En un an, Mare Nostrum a permis de secourir plus de 150 000 personnes, soit plus de 400 par jour en moyenne, et d'arrêter 351 passeurs, grâce à un important déploiement de forces navales et aériennes qui coûtait à Rome environ 9 millions d'euros par mois. Un coût qui a expliqué son arrêt en octobre 2014.

Le 1er novembre, l’Union européenne a présenté le lancement de l’opération Triton, confiée à Frontex (l’agence européenne de surveillance des frontières) et supervisée par les autorités italiennes pour d’un budget mensuel d’environ 3 millions d’euros, comme la continuité de Mare Nostrum. Une continuité uniquement théorique car les deux opérations n’ont pas le même but.

Alors que, dans le cadre de Mare Nostrum, la marine italienne allait parfois secourir des bateaux jusqu’aux abords des côtes libyennes, la mission de Frontex consiste à protéger les frontières européennes.

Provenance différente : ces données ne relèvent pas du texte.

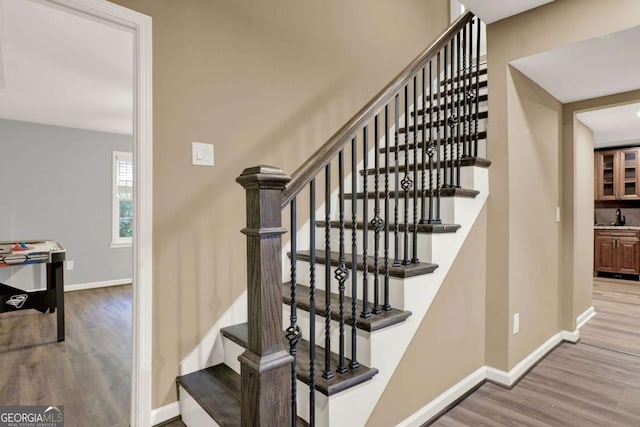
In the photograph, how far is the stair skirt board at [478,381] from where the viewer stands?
191 cm

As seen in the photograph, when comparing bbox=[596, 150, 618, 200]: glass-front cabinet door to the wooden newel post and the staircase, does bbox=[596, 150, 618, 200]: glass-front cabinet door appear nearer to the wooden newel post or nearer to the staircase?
the staircase

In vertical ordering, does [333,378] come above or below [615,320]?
above

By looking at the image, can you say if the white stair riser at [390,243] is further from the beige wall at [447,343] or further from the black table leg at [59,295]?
the black table leg at [59,295]

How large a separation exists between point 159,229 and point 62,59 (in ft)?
7.83

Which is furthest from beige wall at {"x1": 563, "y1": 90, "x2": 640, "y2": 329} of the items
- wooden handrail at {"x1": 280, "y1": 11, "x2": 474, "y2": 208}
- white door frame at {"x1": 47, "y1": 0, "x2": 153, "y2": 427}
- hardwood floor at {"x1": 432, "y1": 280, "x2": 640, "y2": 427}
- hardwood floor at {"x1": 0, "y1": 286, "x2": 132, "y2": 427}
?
hardwood floor at {"x1": 0, "y1": 286, "x2": 132, "y2": 427}

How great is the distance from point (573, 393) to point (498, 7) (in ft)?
8.16

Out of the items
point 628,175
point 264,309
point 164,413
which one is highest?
Answer: point 628,175

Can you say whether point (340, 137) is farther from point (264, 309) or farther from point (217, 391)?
point (217, 391)

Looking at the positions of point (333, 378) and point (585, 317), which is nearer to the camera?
point (333, 378)

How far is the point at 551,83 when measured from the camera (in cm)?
267

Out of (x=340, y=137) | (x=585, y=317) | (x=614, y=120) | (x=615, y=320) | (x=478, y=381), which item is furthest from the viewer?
(x=615, y=320)

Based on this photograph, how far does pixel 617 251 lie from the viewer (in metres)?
5.87

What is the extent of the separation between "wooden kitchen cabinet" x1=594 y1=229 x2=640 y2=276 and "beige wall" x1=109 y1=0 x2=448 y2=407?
19.2 ft

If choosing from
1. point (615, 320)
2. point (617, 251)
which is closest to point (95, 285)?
point (615, 320)
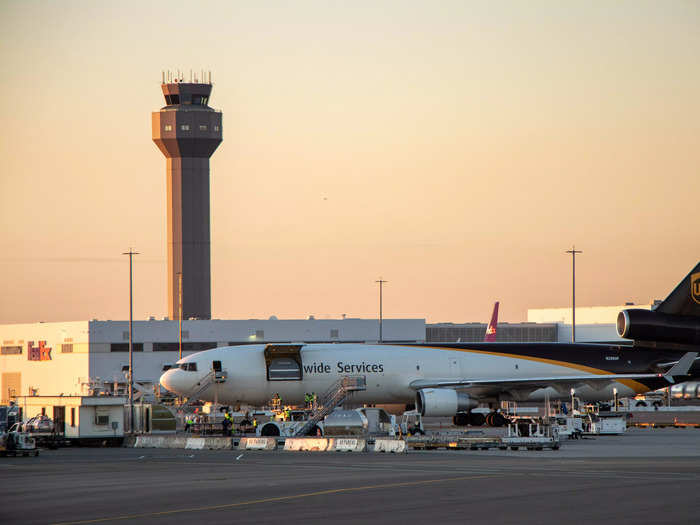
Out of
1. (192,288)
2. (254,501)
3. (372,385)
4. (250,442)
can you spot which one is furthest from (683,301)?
(192,288)

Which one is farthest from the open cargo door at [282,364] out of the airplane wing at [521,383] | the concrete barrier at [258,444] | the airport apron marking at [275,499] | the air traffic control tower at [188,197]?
the air traffic control tower at [188,197]

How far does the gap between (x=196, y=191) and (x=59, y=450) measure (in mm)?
104648

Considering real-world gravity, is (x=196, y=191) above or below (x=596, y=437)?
above

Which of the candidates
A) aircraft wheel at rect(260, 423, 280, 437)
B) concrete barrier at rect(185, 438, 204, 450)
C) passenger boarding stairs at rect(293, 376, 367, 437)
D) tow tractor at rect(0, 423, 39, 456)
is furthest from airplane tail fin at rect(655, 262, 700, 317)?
passenger boarding stairs at rect(293, 376, 367, 437)

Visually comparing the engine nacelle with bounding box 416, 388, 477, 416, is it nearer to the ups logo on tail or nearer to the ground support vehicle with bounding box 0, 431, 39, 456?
the ground support vehicle with bounding box 0, 431, 39, 456

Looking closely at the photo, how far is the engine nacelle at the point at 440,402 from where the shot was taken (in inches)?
2530

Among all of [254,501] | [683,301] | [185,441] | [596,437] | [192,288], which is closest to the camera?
[254,501]

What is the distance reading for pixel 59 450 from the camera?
53531 mm

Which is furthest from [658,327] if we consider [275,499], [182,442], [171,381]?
[171,381]

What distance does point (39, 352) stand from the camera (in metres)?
117

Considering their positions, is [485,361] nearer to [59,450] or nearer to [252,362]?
[252,362]

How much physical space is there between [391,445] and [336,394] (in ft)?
61.7

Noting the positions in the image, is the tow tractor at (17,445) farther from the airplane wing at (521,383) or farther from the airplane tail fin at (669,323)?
the airplane tail fin at (669,323)

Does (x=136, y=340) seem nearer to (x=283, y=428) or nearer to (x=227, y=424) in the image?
(x=227, y=424)
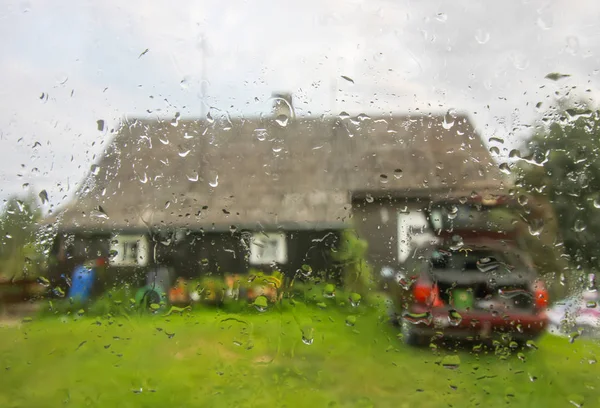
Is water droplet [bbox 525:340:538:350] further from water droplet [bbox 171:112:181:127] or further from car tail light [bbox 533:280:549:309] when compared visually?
water droplet [bbox 171:112:181:127]

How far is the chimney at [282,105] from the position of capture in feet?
6.39

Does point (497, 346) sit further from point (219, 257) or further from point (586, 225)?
point (219, 257)

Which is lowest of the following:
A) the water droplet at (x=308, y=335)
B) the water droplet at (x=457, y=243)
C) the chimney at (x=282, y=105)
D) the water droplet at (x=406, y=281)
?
the water droplet at (x=308, y=335)

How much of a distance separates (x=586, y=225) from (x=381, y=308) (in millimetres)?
899

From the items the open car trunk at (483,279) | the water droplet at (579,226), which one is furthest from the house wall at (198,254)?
the water droplet at (579,226)

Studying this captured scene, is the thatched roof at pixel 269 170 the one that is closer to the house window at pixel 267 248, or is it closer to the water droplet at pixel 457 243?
the house window at pixel 267 248

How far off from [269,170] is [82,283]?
95 cm

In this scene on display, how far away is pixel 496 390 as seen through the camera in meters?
1.76

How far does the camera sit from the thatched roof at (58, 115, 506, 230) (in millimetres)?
1880

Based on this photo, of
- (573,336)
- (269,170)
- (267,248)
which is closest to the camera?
(573,336)

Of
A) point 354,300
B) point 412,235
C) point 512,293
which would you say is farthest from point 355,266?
point 512,293

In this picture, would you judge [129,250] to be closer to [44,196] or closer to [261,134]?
[44,196]

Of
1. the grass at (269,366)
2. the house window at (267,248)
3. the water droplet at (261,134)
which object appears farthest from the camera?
the water droplet at (261,134)

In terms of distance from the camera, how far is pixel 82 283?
6.32 ft
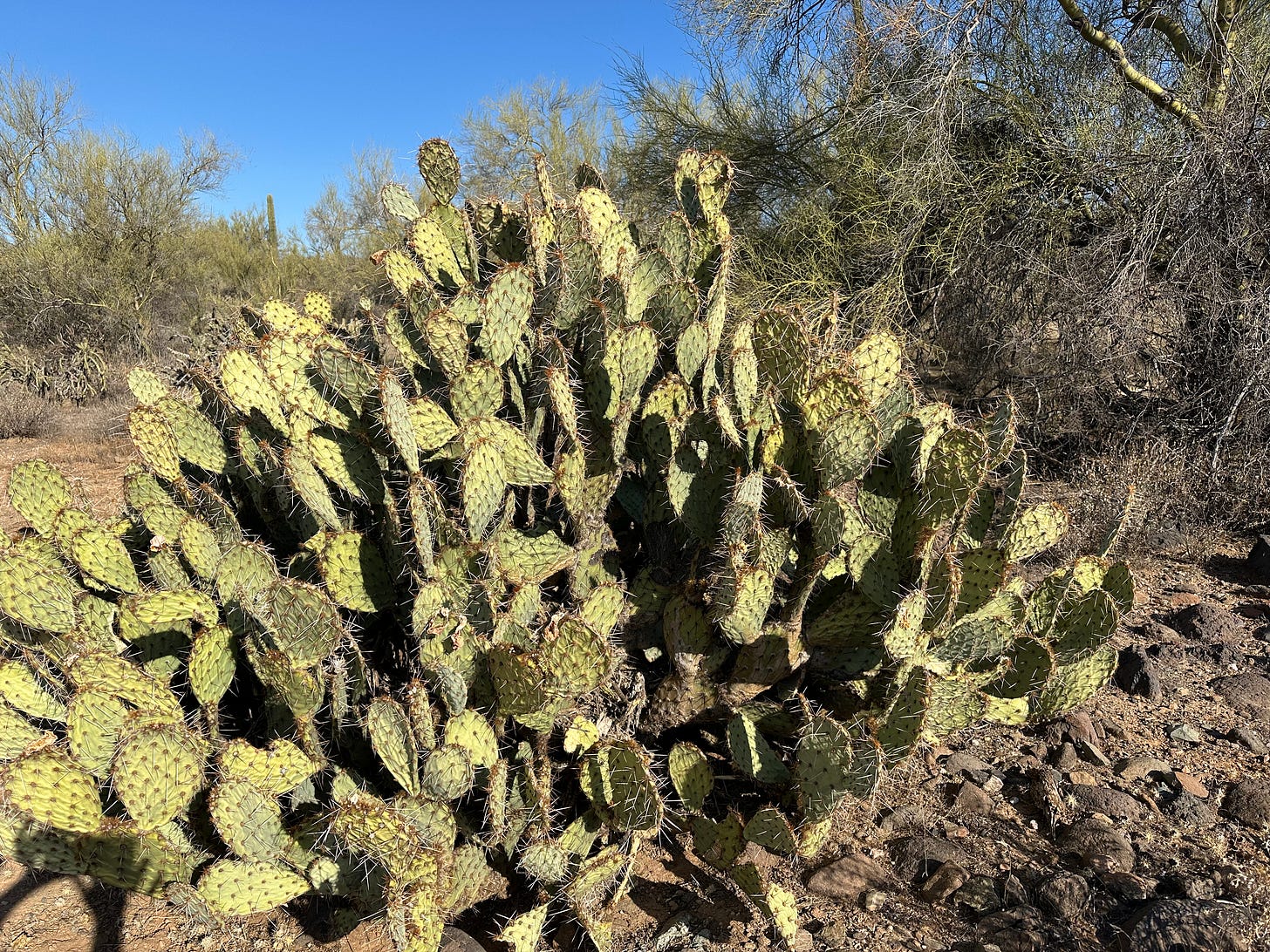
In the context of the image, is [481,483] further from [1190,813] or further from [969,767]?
[1190,813]

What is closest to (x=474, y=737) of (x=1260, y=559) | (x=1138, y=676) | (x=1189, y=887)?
(x=1189, y=887)

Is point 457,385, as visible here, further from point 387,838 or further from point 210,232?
point 210,232

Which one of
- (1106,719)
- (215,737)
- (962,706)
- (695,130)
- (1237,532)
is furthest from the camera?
(695,130)

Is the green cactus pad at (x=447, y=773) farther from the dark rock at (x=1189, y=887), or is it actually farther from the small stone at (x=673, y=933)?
the dark rock at (x=1189, y=887)

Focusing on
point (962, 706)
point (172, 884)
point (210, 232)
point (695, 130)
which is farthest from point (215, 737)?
point (210, 232)

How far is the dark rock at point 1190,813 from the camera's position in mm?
2803

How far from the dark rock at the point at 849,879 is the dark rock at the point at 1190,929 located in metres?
0.65

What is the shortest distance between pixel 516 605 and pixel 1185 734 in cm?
270

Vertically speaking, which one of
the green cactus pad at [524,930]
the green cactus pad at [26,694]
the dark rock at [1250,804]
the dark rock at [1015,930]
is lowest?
the dark rock at [1250,804]

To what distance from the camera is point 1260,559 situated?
4613 millimetres

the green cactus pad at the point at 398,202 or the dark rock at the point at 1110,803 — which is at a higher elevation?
the green cactus pad at the point at 398,202

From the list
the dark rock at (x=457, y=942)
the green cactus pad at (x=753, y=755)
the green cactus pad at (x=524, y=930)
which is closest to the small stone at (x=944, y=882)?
the green cactus pad at (x=753, y=755)

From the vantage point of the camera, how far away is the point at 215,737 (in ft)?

L’agence de surveillance des frontières de l’UE ne peut sortir des eaux territoriales européennes.

"[Triton] a bien sûr la responsabilité de la loi de la mer de contribuer à des sauvetages si nécessaire mais ce n’est pas son but principal et, de toute façon, ses ressources sont insuffisantes pour mener à bien cette mission", précise Laurens Jolles.

Nouvelles possibilités d’émigration légale

Face à une immigration en provenance d’Afrique du Nord qui risque de s’accentuer avec l’arrivée des beaux jours, Catherine de Wenden, directrice de recherche au CNRS et spécialiste des migrations internationales, appelle à une politique migratoire européenne "moins frileuse" sur le droit d’asile et les visas : "Il faut permettre à plus de gens de circuler légalement."

Laurent Jolles réclame, lui aussi, la mise en place d’alternatives légales pour permettre aux migrants de venir en Europe. Pour le chef du HCR Méditerranée : "Le sauvetage en mer n’est pas la solution à l’immigration clandestine, ce n’est qu’une partie de la stratégie."

Gil Arias, directeur adjoint de l’agence Frontex, a lui-même envisagé lundi 20 avril une telle issue. "Ce qui aiderait […] c'est d'ouvrir de nouvelles possibilités d'émigration légale surtout pour les personnes fuyant les guerres", a-t-il déclaré à la radio espagnole Cadena Ser.

Résolution diplomatique

Autre solution souvent invoquée pour faire face à la crise migratoire : mettre un terme aux troubles qui poussent les migrants à fuir leurs pays. Pour Laurent Jolles, une résolution diplomatique est difficilement envisageable dans des pays où même les ONG peinent à agir. C’est le cas du HCR en Libye

"La situation pour les réfugiés en Libye est aujourd’hui une situation de très grande vulnérabilité mais nous n’avons pas d’interlocuteur dans le pays. On ne nous laisse que très peu d’espace pour agir", met-il en garde.

Catherine de Wenden, elle, évoque plutôt "un système de protection temporaire régional pour ceux qui sont tentés de partir". Selon la chercheuse, celui-ci pourrait prendre la forme d’une intervention militaire des pays voisins dans les États en crise dans le but de protéger les populations.

Difficile de compter sur ces solutions à long terme pour remédier rapidement aux drames quotidiens qui se déroulent en Méditerranée. Difficile aussi d’imaginer qu’une réponse immédiate sortira du Sommet européen extraordinaire prévu jeudi. L’urgence semble surtout résider dans la coopération des États de l’UE pour prendre en charge ces migrants.